Stored items from a collection:
___

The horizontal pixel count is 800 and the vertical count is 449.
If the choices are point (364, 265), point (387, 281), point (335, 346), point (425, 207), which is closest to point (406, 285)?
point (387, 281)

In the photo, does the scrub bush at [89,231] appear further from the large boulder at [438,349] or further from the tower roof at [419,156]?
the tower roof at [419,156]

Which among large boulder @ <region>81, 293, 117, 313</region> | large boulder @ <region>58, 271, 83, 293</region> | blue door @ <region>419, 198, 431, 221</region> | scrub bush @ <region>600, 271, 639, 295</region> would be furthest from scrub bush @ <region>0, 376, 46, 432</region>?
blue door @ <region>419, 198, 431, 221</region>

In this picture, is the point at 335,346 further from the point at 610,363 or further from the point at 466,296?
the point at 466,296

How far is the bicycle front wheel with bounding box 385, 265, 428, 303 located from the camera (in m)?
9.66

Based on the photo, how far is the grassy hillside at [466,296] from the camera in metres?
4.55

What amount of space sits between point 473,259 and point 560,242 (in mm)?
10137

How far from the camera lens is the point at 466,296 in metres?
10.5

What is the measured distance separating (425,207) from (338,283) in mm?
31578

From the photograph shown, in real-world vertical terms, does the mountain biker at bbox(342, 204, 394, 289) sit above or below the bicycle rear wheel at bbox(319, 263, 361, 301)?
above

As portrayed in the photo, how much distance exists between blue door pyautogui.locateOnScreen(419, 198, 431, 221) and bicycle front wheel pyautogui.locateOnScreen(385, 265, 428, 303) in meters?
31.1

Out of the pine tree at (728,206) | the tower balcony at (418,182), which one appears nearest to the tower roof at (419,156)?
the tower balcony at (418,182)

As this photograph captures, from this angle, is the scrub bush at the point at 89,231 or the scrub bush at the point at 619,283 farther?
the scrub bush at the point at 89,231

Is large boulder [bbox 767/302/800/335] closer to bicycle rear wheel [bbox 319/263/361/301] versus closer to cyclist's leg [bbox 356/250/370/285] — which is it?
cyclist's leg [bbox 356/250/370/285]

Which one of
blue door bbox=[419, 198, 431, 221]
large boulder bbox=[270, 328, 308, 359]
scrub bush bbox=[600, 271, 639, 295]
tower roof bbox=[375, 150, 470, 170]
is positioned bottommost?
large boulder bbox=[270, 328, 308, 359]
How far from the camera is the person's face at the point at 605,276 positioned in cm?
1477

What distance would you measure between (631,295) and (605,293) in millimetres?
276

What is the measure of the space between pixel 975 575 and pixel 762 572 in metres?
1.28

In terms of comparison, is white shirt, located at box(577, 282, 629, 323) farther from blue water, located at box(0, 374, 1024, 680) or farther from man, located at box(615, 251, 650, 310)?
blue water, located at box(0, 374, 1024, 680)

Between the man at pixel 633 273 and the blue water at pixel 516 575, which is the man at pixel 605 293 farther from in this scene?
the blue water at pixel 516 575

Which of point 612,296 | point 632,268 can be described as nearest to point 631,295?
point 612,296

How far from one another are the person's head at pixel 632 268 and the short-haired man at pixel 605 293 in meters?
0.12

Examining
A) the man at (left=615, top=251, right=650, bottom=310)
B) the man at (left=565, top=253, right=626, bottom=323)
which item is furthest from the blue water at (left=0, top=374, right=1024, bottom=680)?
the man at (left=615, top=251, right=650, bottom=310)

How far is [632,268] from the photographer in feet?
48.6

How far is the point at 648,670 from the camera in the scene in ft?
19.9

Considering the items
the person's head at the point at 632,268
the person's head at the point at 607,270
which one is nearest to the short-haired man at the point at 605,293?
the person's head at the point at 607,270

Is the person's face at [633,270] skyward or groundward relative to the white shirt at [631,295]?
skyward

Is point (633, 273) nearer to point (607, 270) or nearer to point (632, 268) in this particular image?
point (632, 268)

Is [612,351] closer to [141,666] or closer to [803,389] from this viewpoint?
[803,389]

___

## Problem to work on
Reproduce verbatim the entries from the line containing "Is [612,351] closer" through the last line of the entries, including both ends.

## Written solution
Is [612,351] closer to [141,666] or closer to [803,389] from this viewpoint?
[803,389]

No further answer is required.